“做什么春秋大梦呢。”她一把夺回了自己的头发,转身去开门。
他从背后抱了过去,扑鼻是她洗发水的好闻味道,是什么来着,樱花?他确认似的又嗅了两下。
喻森雅听见了,忍不住笑:“狗啊你。”
戴星辰报复似的往她腰上掐了一把。当然,力道除了会叫她觉得痒,再没其他。
她终于打开了门,往里一步,戴星辰却没跟进来。她回头:“不进来?”
“不了,”他摇头,“你那个好妹妹现在肯定气头上,我进来不是给当出气筒的?”才见一面,他就已经很有自知之明了。
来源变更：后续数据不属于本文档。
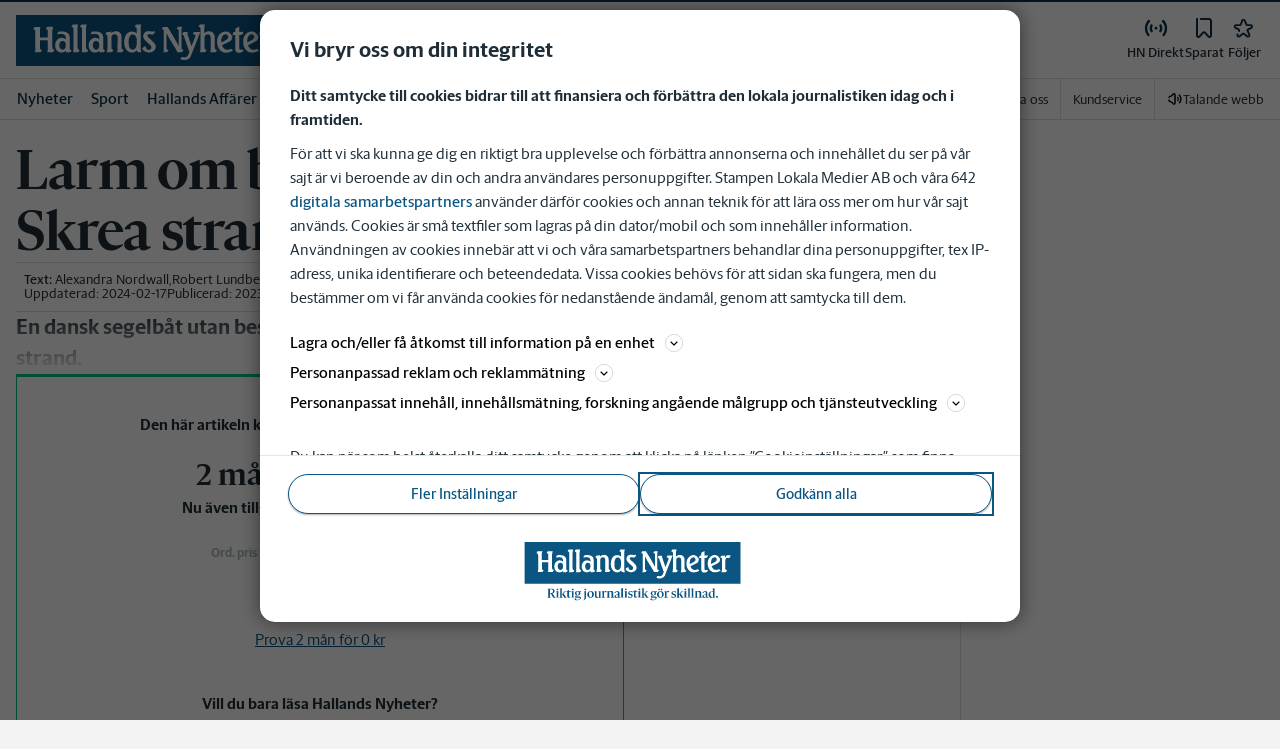

--- FILE ---
content_type: text/css
request_url: https://www.hn.se/fonts/fonts.css
body_size: 209
content:
/* Serif */
@font-face {
	font-family: 'Gothia Serif';
	src: url('/fonts/GothiaGPSerif-RegularItalic.woff2') format('woff2'),
		url('/fonts/GothiaGPSerif-RegularItalic.woff') format('woff'),
		url('/fonts/GothiaGPSerif-RegularItalic.eot') format('eot'),
		url('/fonts/GothiaGPSerif-RegularItalic.otf') format('otf');
	font-weight: normal;
	font-weight: 400;
	font-style: italic;
	font-display: swap;
}

@font-face {
	font-family: 'Gothia Serif';
	src: url('/fonts/GothiaGPSerif-Medium.woff2') format('woff2'),
		url('/fonts/GothiaGPSerif-Medium.woff') format('woff'),
		url('/fonts/GothiaGPSerif-Medium.eot') format('eot'),
		url('/fonts/GothiaGPSerif-Medium.otf') format('otf');
	font-weight: 500;
	font-style: normal;
	font-display: swap;
}

@font-face {
	font-family: 'Gothia Serif';
	src: url('/fonts/GothiaGPSerif-SemiBold.woff2') format('woff2'),
		url('/fonts/GothiaGPSerif-SemiBold.woff') format('woff'),
		url('/fonts/GothiaGPSerif-SemiBold.eot') format('eot'),
		url('/fonts/GothiaGPSerif-SemiBold.otf') format('otf');
	font-weight: 600;
	font-style: normal;
	font-display: swap;
}

@font-face {
	font-family: 'Gothia Serif';
	src: url('/fonts/GothiaGPSerif-Bold.woff2') format('woff2'),
		url('/fonts/GothiaGPSerif-Bold.woff') format('woff'),
		url('/fonts/GothiaGPSerif-Bold.eot') format('eot'),
		url('/fonts/GothiaGPSerif-Bold.otf') format('otf');
	font-weight: 700;
	font-style: normal;
	font-display: swap;
}

@font-face {
	font-family: 'Gothia Serif';
	src: url('/fonts/GothiaGPSerif-Black.woff2') format('woff2'),
		url('/fonts/GothiaGPSerif-Black.woff') format('woff'),
		url('/fonts/GothiaGPSerif-Black.eot') format('eot'),
		url('/fonts/GothiaGPSerif-Black.otf') format('otf');
	font-weight: 900;
	font-style: normal;
	font-display: swap;
}

/* Sans Serif */
@font-face {
	font-family: 'Gothia Sans Serif';
	src: url('/fonts/GothiaGPSans-Regular.woff2') format('woff2'),
		url('/fonts/GothiaGPSans-Regular.woff') format('woff'),
		url('/fonts/GothiaGPSans-Regular.eot') format('eot'),
		url('/fonts/GothiaGPSans-Regular.otf') format('otf');
	font-weight: normal;
	font-weight: 400;
	font-style: normal;
	font-display: swap;
}

@font-face {
	font-family: 'Gothia Sans Serif';
	src: url('/fonts/GothiaGPSans-Medium.woff2') format('woff2'),
		url('/fonts/GothiaGPSans-Medium.woff') format('woff'),
		url('/fonts/GothiaGPSans-Medium.eot') format('eot'),
		url('/fonts/GothiaGPSans-Medium.otf') format('otf');
	font-weight: 500;
	font-style: normal;
	font-display: swap;
}

@font-face {
	font-family: 'Gothia Sans Serif';
	src: url('/fonts/GothiaGPSans-Bold.woff2') format('woff2'),
		url('/fonts/GothiaGPSans-Bold.woff') format('woff'),
		url('/fonts/GothiaGPSans-Bold.eot') format('eot'),
		url('/fonts/GothiaGPSans-Bold.otf') format('otf');
	font-weight: 700;
	font-style: normal;
	font-display: swap;
}

@font-face {
	font-family: 'Gothia Sans Serif';
	src: url('/fonts/GothiaGPSans-Black.woff2') format('woff2'),
		url('/fonts/GothiaGPSans-Black.woff') format('woff'),
		url('/fonts/GothiaGPSans-Black.eot') format('eot'),
		url('/fonts/GothiaGPSans-Black.otf') format('otf');
	font-weight: 900;
	font-style: normal;
	font-display: swap;
}


--- FILE ---
content_type: text/plain; charset=utf-8
request_url: https://gto.hn.se/api/v3/firstparty
body_size: 476
content:
{
  "i": "373933ed-41ce-4d0c-9ad0-c0dc1d5c17d1",
  "r": "hn.se",
  "v": "v3",
  "e": {},
  "k": [],
  "c": []
}

--- FILE ---
content_type: text/plain; charset=utf-8
request_url: https://gto.hn.se/api/v3/firstparty
body_size: 478
content:
{
  "i": "51233d1c-699b-4602-8b95-4783e7f01f70",
  "r": "hn.se",
  "v": "v3",
  "e": {},
  "k": [],
  "c": []
}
探身进来往她唇上吻了一下:“明天我不能送你,你自己一路小心,到了给我电话,有时差也没关系。”
“嗯。”她笑着点头。
“那,我先走了,国内见。”临别又是一个亲吻。赶在喻艾琳怒气冲冲出现在门口前,他先进了电梯。
气呼呼的喻艾琳,一眼就看到了喻森雅拿在手中的,熟悉的信封——几分钟前,她才给扔到了门外。
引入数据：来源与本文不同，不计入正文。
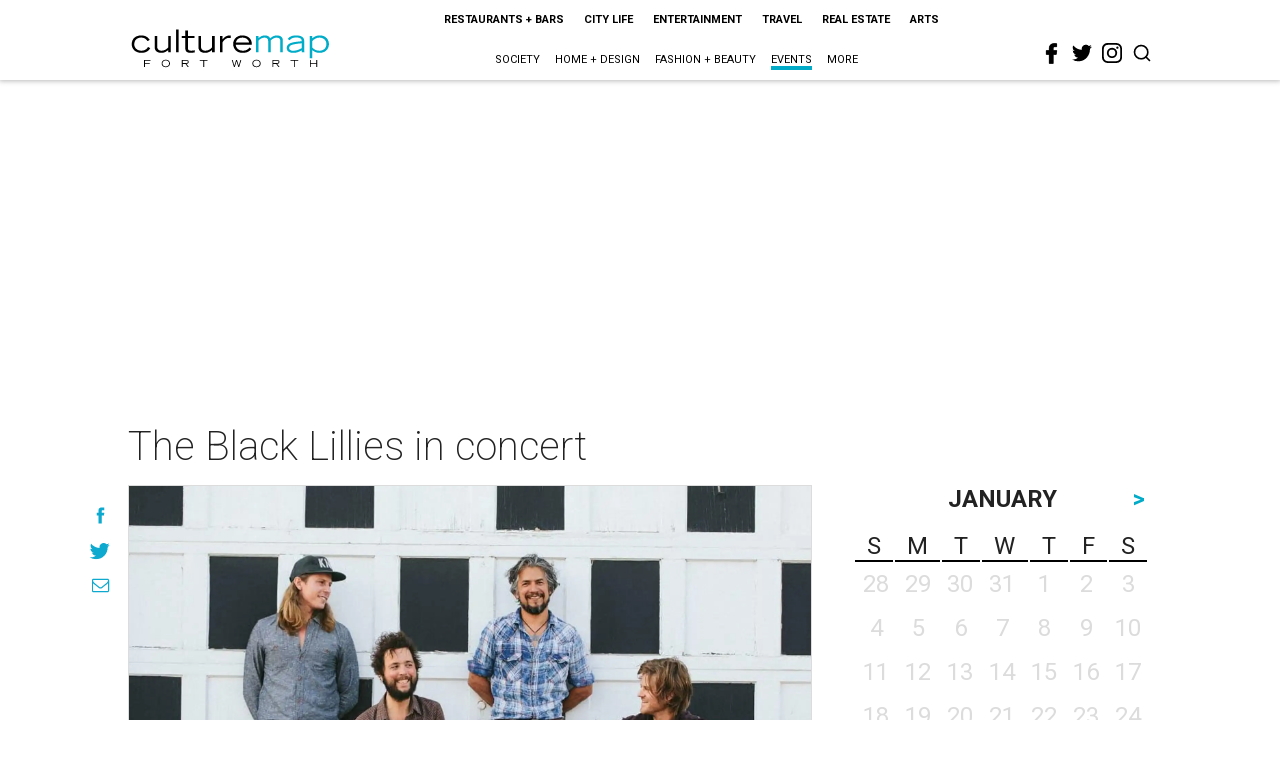

--- FILE ---
content_type: text/html; charset=utf-8
request_url: https://www.google.com/recaptcha/api2/aframe
body_size: 267
content:
<!DOCTYPE HTML><html><head><meta http-equiv="content-type" content="text/html; charset=UTF-8"></head><body><script nonce="ulwKDa1FXTBuQEEwgmixIg">/** Anti-fraud and anti-abuse applications only. See google.com/recaptcha */ try{var clients={'sodar':'https://pagead2.googlesyndication.com/pagead/sodar?'};window.addEventListener("message",function(a){try{if(a.source===window.parent){var b=JSON.parse(a.data);var c=clients[b['id']];if(c){var d=document.createElement('img');d.src=c+b['params']+'&rc='+(localStorage.getItem("rc::a")?sessionStorage.getItem("rc::b"):"");window.document.body.appendChild(d);sessionStorage.setItem("rc::e",parseInt(sessionStorage.getItem("rc::e")||0)+1);localStorage.setItem("rc::h",'1769764825257');}}}catch(b){}});window.parent.postMessage("_grecaptcha_ready", "*");}catch(b){}</script></body></html>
“你拿着这个做什么?”她更加火冒三丈,“你替她做什么事?”
喻森雅正弯腰脱鞋,新的马丁靴,不合她的脚,还是拖鞋更舒服。
“有钱不要,你是不是傻?”她翻着白眼,站直了身子,将信封往鞋柜上一扔。
喻艾琳抱了胳膊,斜眼看向另一头:“我说过,我才不要拿她一分钱。”
“跟你亲妈置气,还是一出手就能给你交好几年房租的亲妈,我看你是酒精中毒,毒坏脑子了。”她毫不客气地骂,换好了拖鞋,又拿上信封,走进客厅。
“多,多少钱?”喻艾琳突然结结巴巴起来。
喻森雅回头看她,好笑:“你连这里头的支票看都没看,就直接给你妈关到门外去了?”对上从房间里出来的湛雪扬的视线,她摇头,“咱门俩究竟是为了什么,才会千里迢迢来照顾这么一个傻子?”
湛雪扬只笑而不语,去厨房给自己倒了杯水。
“给我也带一杯,”喻森雅喊,“一下午都没怎么喝水,快要渴死我了。”
本来要出来的湛雪扬,于是又折了回去。
喻艾琳抢过了她手里的信封,三两下掏出了支票,看见那一连串的零,不禁咂舌:“真大方。”